What's the need to use Upcasting in java?

In most situations, an explicit upcast is entirely unnecessary and has no effect.

In your example, the explicit upcast

    Animal a = (Animal)d;

could be replaced with this:

    Animal a = d;    // implicit upcast

The purpose of an implicit upcast (for a Java object type) is to "forget" static type information so that an object with a specific type can be used in a situation that requires a more general type. This affects compile-time type checking and overload resolution, but not run-time behavior.

(For a primitive type, an upcast results in a conversion, and can in some cases result in loss of precision; e.g. long -> float.)


However, there are situations where the presence of an explicit upcast changes the meaning of the statement / expression.

One situation where it is necessary to use upcasting in Java is when you want to force a specific method overload to be used; e.g. suppose that we have overloaded methods:

public void doIt(Object o)...
public void doIt(String s)...

If I have a String and I want to call the first overload rather than the second, I have to do this:

String arg = ...

doIt((Object) arg);

A related case is:

doIt((Object) null);

where the code won't compile without the type cast. I'm not sure if this counts as an upcast (see JLS 5.1.13 last paragraph) but it should be mentioned anyway.
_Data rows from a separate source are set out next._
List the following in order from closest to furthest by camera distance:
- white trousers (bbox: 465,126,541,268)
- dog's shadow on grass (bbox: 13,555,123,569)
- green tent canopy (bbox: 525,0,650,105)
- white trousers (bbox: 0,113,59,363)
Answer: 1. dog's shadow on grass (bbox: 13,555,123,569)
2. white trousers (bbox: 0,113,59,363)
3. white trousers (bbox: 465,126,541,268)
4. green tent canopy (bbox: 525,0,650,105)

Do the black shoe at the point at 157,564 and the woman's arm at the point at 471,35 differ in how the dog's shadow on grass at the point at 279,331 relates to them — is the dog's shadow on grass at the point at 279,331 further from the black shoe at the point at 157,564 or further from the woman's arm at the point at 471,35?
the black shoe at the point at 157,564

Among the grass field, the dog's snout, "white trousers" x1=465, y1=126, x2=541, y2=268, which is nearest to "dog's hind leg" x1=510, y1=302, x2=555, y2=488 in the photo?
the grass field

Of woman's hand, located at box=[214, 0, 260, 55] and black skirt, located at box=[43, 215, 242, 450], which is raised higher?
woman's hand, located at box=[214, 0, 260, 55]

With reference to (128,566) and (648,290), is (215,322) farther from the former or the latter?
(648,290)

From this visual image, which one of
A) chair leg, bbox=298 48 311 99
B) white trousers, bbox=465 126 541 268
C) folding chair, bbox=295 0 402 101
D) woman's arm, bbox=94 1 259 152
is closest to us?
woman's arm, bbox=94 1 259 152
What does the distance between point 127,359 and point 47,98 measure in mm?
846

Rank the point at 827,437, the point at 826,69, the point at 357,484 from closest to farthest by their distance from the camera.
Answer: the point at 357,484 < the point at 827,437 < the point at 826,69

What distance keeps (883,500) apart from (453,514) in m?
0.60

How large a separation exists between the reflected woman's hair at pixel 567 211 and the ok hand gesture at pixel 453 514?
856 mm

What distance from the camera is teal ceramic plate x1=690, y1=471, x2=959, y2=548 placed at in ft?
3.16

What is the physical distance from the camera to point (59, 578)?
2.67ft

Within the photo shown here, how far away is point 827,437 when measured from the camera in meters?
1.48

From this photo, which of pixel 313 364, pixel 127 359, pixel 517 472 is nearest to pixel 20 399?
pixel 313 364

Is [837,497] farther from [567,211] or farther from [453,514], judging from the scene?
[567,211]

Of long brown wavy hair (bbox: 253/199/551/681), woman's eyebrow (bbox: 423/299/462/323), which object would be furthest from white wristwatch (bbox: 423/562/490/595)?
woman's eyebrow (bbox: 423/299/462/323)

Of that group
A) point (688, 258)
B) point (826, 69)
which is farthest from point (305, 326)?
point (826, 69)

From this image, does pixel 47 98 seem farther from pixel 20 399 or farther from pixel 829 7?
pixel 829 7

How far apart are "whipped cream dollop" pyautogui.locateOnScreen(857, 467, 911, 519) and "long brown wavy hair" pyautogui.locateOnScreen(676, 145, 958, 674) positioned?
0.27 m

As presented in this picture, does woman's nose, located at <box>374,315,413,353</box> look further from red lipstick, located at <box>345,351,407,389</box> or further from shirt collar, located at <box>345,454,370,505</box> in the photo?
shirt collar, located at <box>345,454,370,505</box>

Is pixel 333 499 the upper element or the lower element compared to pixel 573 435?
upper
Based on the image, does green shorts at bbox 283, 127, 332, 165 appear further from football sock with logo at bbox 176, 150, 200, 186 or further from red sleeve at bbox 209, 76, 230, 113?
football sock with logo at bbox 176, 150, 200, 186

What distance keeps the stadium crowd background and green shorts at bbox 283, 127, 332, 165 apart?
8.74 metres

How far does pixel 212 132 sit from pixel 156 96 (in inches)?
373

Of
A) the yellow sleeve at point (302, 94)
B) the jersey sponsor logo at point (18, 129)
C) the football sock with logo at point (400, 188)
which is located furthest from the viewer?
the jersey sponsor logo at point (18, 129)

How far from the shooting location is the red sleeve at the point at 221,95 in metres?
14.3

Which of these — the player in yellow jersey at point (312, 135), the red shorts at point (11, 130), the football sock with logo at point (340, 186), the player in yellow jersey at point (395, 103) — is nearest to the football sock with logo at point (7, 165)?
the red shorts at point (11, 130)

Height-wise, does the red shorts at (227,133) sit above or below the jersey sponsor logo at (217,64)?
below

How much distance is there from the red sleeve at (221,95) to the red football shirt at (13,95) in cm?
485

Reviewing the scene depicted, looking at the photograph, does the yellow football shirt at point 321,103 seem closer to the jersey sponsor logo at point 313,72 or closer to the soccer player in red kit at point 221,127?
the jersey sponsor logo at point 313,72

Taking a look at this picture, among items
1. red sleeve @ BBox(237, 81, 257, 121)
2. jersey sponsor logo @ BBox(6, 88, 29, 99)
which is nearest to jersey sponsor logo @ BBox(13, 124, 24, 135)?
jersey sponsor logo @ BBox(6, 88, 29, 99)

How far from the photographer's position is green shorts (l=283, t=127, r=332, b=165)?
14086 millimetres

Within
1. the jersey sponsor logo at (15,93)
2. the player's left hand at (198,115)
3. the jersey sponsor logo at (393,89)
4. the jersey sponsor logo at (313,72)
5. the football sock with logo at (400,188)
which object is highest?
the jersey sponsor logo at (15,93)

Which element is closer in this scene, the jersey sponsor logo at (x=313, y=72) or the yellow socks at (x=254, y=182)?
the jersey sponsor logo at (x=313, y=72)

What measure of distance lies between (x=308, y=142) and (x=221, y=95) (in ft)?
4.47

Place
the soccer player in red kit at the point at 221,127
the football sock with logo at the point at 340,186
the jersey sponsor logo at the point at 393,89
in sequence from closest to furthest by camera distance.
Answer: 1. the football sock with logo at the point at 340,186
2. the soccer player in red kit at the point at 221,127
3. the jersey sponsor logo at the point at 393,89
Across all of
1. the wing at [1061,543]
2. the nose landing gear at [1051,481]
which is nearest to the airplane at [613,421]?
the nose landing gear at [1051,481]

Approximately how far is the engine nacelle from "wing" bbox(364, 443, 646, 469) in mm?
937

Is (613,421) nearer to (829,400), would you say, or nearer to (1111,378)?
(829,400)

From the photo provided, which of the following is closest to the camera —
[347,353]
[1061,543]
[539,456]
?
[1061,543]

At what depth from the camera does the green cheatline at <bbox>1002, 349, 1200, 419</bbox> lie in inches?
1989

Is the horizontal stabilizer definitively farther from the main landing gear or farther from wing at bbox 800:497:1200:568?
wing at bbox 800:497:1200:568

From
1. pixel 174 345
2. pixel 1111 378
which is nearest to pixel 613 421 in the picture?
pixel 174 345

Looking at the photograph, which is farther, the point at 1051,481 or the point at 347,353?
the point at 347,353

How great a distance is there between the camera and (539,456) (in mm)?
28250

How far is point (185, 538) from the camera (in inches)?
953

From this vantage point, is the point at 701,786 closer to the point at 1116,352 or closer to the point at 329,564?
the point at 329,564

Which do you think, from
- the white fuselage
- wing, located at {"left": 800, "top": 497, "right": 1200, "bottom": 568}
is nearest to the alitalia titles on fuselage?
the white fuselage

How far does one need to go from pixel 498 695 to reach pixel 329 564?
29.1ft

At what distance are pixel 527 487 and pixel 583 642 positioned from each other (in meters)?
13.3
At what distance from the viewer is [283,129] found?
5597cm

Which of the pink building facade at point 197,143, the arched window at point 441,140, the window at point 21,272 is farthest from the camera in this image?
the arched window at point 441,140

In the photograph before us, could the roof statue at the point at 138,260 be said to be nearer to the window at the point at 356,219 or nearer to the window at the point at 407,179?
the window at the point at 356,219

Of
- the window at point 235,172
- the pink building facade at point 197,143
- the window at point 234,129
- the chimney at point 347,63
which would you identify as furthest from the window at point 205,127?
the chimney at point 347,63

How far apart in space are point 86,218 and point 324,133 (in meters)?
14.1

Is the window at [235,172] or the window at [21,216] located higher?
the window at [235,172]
A second situation involves varadic parameters:

public void doIt(Object... args)...

Object[] foo = ...

doIt(foo);  // passes foo as the argument array
doIt((Object) foo); // passes new Object[]{foo} as the argument array.

A third situation is when performing operations on primitive numeric types; e.g.

int i1 = ...
int i2 = ...
long res = i1 + i2;           // 32 bit signed arithmetic ... might overflow
long res2 = ((long) i1) + i2; // 64 bit signed arithmetic ... won't overflow

What's the need to use Upcasting in java?

Not sure if you got the terminology right, but here is a quote to clarify:

upcasting
Doing a cast from a derived class to a more general base class.

And here's one scenario where it actually matters:

class A {
}

class B extends A {
}

public class Test {

    static void method(A a) {
        System.out.println("Method A");
    }

    static void method(B b) {
        System.out.println("Method B");
    }

    public static void main(String[] args) {
        B b = new B();
        method(b);                      // "Method B"

        // upcasting a B into an A:
        method((A) b);                  // "Method A"
    }
}

Another more subtle situation (related to access modifiers) is described here: Java Oddity: How an upcast can save the day


Upcasting has absolutely no meaning in your example (in fact I can't imagine any case where it has any) and should be avoided as it only confuses developers. Some IDEs (IntelliJ for sure) will issue a warning in this line and suggest removing upcasting).

EDIT: This code gives the same results because all object methods in Java are virtual, which means the target method is discovered by the actual type of the object at runtime rather than by reference type. Try making callme() static and see what happens.